### Problem statement:
Please update the material below, replacing "photographer's vantage point" with "camera position" throughout and leaving everything else unchanged.

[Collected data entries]

Start

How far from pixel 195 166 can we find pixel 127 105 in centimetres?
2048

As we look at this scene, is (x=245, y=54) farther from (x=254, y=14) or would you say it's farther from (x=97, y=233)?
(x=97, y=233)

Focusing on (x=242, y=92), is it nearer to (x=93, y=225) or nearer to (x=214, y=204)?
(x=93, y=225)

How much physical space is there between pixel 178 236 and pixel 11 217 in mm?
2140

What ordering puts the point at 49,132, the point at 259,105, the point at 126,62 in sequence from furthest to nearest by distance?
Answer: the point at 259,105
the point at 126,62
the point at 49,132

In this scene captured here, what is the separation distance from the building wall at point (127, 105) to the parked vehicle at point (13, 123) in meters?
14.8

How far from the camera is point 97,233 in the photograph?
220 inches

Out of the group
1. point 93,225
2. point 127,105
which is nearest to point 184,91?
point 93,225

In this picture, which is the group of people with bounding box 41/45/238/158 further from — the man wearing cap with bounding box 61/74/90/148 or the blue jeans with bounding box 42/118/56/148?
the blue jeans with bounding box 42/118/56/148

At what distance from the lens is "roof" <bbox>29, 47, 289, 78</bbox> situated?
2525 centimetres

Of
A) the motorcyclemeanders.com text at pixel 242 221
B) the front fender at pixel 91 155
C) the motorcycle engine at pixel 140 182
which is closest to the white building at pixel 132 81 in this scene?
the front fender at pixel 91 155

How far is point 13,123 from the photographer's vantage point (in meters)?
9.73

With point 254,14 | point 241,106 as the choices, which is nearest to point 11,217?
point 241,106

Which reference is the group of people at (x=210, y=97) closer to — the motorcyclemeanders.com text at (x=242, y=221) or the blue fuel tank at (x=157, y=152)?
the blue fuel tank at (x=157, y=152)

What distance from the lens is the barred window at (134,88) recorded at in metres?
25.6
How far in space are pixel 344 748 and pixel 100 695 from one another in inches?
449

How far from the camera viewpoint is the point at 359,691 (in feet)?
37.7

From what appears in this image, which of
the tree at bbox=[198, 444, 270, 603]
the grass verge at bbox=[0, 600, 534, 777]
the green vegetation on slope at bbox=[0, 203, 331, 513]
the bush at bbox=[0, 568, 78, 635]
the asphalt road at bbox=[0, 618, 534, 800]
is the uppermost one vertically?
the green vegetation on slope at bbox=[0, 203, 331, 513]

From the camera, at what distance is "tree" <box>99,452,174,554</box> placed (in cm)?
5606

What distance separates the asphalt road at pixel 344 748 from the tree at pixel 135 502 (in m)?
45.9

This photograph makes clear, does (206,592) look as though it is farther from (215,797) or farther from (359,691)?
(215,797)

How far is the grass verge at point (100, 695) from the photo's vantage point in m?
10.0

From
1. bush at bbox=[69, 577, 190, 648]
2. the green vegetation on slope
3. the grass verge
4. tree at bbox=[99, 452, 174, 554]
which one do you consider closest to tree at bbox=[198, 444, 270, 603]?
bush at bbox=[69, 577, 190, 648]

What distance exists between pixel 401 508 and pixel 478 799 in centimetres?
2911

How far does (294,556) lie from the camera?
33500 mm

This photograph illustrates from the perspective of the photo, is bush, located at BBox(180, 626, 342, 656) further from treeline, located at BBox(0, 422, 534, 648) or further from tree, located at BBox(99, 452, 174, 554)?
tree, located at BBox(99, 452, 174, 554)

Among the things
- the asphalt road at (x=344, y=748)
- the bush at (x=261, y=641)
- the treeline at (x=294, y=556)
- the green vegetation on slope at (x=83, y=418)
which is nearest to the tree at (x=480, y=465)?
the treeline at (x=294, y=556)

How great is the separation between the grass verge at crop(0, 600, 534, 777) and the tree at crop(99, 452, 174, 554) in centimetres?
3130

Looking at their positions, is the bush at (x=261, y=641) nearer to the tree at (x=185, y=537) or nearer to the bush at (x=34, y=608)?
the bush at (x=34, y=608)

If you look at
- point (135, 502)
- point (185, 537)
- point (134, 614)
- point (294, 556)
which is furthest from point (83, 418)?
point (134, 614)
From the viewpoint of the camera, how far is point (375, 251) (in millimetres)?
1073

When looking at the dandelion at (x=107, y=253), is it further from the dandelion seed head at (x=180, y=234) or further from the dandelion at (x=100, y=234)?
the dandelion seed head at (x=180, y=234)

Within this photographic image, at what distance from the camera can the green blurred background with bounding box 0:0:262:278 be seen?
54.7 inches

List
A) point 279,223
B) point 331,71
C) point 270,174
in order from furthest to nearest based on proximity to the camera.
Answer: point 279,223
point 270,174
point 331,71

End

### Problem solution:
How far from pixel 195 166 can we find pixel 127 105 in centimetres?
2048

As we look at this scene, is (x=245, y=54) farther from (x=254, y=14) or would you say it's farther from (x=97, y=233)?
(x=97, y=233)

Focusing on (x=242, y=92), is it nearer to (x=93, y=225) or nearer to (x=214, y=204)?
(x=93, y=225)

How much physical space is there between pixel 178 236 and pixel 11 217 in mm?
2140

What ordering puts the point at 49,132, the point at 259,105, the point at 126,62 in sequence from furthest to nearest by distance?
Answer: the point at 259,105
the point at 126,62
the point at 49,132

In this scene captured here, what is the separation distance from the building wall at point (127, 105) to the parked vehicle at point (13, 123) in meters?
14.8

How far from the camera is point 97,233 in the photograph?
220 inches

Out of the group
1. point 93,225
2. point 127,105
which is nearest to point 184,91?
point 93,225

In this picture, which is the group of people with bounding box 41/45/238/158 further from — the man wearing cap with bounding box 61/74/90/148 or the blue jeans with bounding box 42/118/56/148?
the blue jeans with bounding box 42/118/56/148

At what distance from the lens is "roof" <bbox>29, 47, 289, 78</bbox> situated?
2525 centimetres

Of
A) the motorcyclemeanders.com text at pixel 242 221
B) the front fender at pixel 91 155
C) the motorcycle engine at pixel 140 182
which is closest to the white building at pixel 132 81 in this scene?
the front fender at pixel 91 155

How far is point 13,123 from the camera position (in meters)?
9.73

With point 254,14 | point 241,106 as the choices, which is nearest to point 11,217?
point 241,106

Which reference is the group of people at (x=210, y=97) closer to — the motorcyclemeanders.com text at (x=242, y=221) or the blue fuel tank at (x=157, y=152)?
the blue fuel tank at (x=157, y=152)

What distance from the lens is the barred window at (134,88) recorded at in metres?
25.6
How far in space are pixel 344 748 and pixel 100 695 from one another in inches?
449

How far from the camera viewpoint is the point at 359,691 (in feet)?
37.7

From what appears in this image, which of
the tree at bbox=[198, 444, 270, 603]
the grass verge at bbox=[0, 600, 534, 777]
the green vegetation on slope at bbox=[0, 203, 331, 513]
the bush at bbox=[0, 568, 78, 635]
the asphalt road at bbox=[0, 618, 534, 800]
is the uppermost one vertically?
the green vegetation on slope at bbox=[0, 203, 331, 513]

From the camera, at what distance is "tree" <box>99,452,174,554</box> placed (in cm)?
5606

What distance separates the asphalt road at pixel 344 748 from the tree at pixel 135 502 (in m)?
45.9

This photograph makes clear, does (206,592) look as though it is farther from (215,797) or farther from (359,691)?
(215,797)

How far is the grass verge at point (100, 695) from the photo's vantage point in m?
10.0

From
1. bush at bbox=[69, 577, 190, 648]
2. the green vegetation on slope
3. the grass verge
4. tree at bbox=[99, 452, 174, 554]
which one do you consider closest to tree at bbox=[198, 444, 270, 603]?
bush at bbox=[69, 577, 190, 648]

What distance exists between pixel 401 508 and pixel 478 799 in centimetres?
2911

How far does (294,556) lie from the camera?
33500 mm

This photograph illustrates from the perspective of the photo, is bush, located at BBox(180, 626, 342, 656) further from treeline, located at BBox(0, 422, 534, 648) or further from tree, located at BBox(99, 452, 174, 554)?
tree, located at BBox(99, 452, 174, 554)

Among the things
- the asphalt road at (x=344, y=748)
- the bush at (x=261, y=641)
- the treeline at (x=294, y=556)
- the green vegetation on slope at (x=83, y=418)
which is nearest to the tree at (x=480, y=465)?
the treeline at (x=294, y=556)

How great is the separation between the grass verge at crop(0, 600, 534, 777) and the tree at crop(99, 452, 174, 554) in centimetres?
3130

Looking at their positions, is the bush at (x=261, y=641) nearer to the tree at (x=185, y=537) or nearer to the bush at (x=34, y=608)?
the bush at (x=34, y=608)

If you look at
- point (135, 502)
- point (185, 537)
- point (134, 614)
- point (294, 556)
which is furthest from point (83, 418)?
point (134, 614)
From the viewpoint of the camera, how far is point (375, 251) (in millimetres)?
1073

When looking at the dandelion at (x=107, y=253), is it further from the dandelion seed head at (x=180, y=234) or further from the dandelion at (x=100, y=234)?
the dandelion seed head at (x=180, y=234)

Within this photographic image, at what distance from the camera can the green blurred background with bounding box 0:0:262:278 be seen?
54.7 inches

List
A) point 279,223
B) point 331,71
C) point 270,174
in order from furthest to nearest based on proximity to the camera.
Answer: point 279,223
point 270,174
point 331,71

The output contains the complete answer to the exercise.